Task list:
**A)** In the server reboot text, which partition takes the most time for the check?
**B)** Copy the passage of the server reboot text that begins at "Another reason is" and stops after "services are started.", swapping "services" for "processes".

Technical Language Goes Human

23 Oct, 2012 Tips and Tricks 0 Comments 2 Votes

Soft reboot

Soft reboot is a way of rebooting the server gracefully, via a console command. If the server is rebooted in this way, the disk partitions get unmounted cleanly, which means that during the boot up the server is not likely to require File System Check to be performed (there’s less probability that there will be errors in the file system). The rebuild of RAID array may also be skipped (not always, though).

Hard reboot (power reset)

Hard reboot is a way of rebooting the server forcibly, by means of power reset (needs a request to the Datacenter to be submitted). In case of hard reboot, disk partitions do not get unmounted cleanly, so the File_System_Check is a mandatory procedure. RAID array also requires execution without fail.

File System Check (FSCK)

File System Check (FSCK) is a procedure of checking file system consistency. In most cases we run FSCK after an improper shut-down/reboot of the server. This system tool scans file systems for critical errors and fixes them.

Why does it take so long?

First of all, it takes time due to the size of the HDD on the server, the number of disk partitions and the amount of file system errors. In order to provide better fail safety and optimize the maintenance, the disk is always partitioned so that the most essential partitions could be mounted/unmounted separately. Also, as our servers are cPanel based, and this control panel has its own peculiarities of data processing and disk usage, we separate partitions in the following way:

/
/boot
/var
/usr
/tmp
/home

/home is the one to take most time for the check, as it’s the biggest and the most crucial one (users’ folders with all their content are located there).

Another reason is that FSCK can hardly be run in the background. The partition needs to be unmounted, so that the errors could be fixed properly. That is why we run FSCK before any services are started.

Why don’t you always provide clear updates on the FSCK status?

Unlike the rebuild process, FSCK does not provide percentage of the progress, so the only thing we can report on is the current partition under the check and the phase of the FSCK. Furthermore, FSCK is a non-linear process, i.e. the length of time for the check varies depending on the number of errors on certain partitions.

FSCK Phases are:

Phase 1: Check Blocks and Sizes
Phase 2: Check Path-Names
Phase 3: Check Connectivity
Phase 4: Check Reference Counts
Phase 5: Check Cylinder Groups
Phase 6: Salvage Cylinder Groups

Why do you sometimes perform the manual FSCK?

Items:
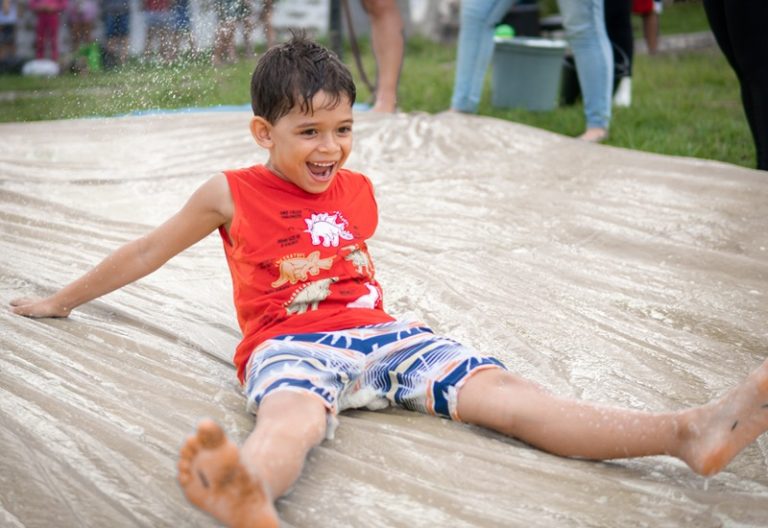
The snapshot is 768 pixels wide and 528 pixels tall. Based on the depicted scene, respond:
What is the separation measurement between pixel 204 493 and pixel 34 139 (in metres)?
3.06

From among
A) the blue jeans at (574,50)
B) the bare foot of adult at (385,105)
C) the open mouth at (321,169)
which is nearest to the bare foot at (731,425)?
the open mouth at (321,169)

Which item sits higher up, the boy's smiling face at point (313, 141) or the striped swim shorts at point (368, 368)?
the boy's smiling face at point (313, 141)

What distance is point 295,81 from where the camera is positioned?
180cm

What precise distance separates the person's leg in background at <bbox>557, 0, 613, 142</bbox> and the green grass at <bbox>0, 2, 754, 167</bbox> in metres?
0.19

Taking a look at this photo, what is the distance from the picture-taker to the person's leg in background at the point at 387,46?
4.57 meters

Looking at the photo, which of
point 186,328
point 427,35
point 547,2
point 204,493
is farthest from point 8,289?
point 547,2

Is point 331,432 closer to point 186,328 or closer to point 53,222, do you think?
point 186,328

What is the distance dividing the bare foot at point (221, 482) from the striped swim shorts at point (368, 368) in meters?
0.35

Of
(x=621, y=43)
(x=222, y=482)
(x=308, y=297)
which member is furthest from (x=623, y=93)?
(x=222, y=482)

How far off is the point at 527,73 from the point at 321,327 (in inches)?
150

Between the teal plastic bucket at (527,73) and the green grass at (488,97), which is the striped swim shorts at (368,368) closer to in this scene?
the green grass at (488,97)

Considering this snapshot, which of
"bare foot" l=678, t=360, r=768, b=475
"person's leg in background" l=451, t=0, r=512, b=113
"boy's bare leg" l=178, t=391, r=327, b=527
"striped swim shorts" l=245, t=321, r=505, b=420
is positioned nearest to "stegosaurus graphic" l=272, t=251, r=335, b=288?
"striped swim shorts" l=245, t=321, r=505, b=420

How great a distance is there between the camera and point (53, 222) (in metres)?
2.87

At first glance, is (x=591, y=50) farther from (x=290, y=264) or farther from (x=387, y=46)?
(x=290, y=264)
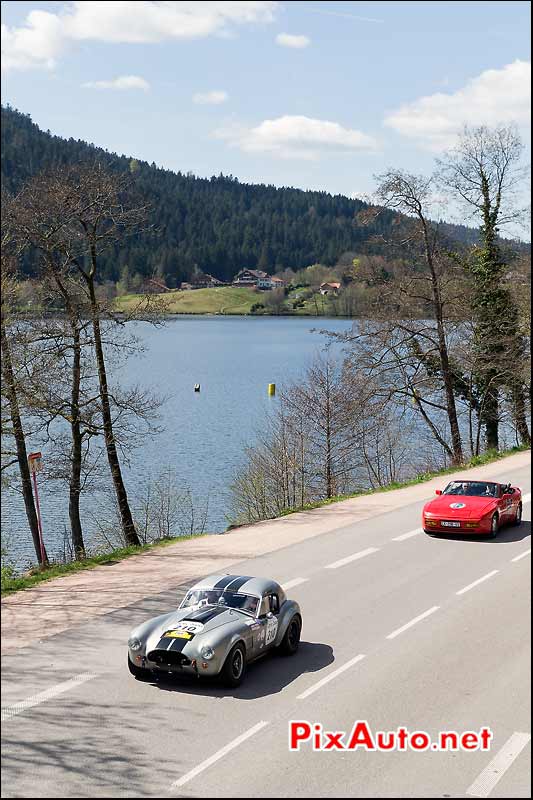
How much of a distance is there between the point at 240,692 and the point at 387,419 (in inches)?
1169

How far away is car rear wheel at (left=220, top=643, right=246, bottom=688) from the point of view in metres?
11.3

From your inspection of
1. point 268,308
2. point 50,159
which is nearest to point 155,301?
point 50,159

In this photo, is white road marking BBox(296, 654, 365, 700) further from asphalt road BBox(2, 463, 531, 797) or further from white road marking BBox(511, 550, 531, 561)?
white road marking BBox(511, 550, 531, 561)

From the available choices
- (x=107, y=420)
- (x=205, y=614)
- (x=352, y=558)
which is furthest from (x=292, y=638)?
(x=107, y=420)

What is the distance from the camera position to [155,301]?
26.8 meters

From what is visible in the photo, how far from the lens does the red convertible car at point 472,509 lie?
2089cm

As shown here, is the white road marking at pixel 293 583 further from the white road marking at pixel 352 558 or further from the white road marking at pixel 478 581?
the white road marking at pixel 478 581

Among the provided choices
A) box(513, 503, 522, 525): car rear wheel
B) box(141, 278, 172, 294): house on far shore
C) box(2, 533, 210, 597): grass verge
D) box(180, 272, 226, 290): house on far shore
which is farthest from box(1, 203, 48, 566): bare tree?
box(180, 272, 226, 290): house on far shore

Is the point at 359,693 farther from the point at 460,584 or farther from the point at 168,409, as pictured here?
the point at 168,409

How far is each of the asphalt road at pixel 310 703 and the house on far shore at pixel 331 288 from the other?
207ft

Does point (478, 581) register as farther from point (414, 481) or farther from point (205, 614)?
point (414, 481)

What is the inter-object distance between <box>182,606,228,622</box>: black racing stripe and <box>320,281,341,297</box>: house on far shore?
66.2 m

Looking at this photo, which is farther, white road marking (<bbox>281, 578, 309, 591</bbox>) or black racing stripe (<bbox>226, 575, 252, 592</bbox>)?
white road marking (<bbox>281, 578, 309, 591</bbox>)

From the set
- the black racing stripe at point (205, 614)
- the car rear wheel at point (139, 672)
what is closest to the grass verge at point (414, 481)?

Solutions to each task:
**A)** The /home partition takes the most time.

**B)**
Another reason is that FSCK can hardly be run in the background. The partition needs to be unmounted, so that the errors could be fixed properly. That is why we run FSCK before any processes are started.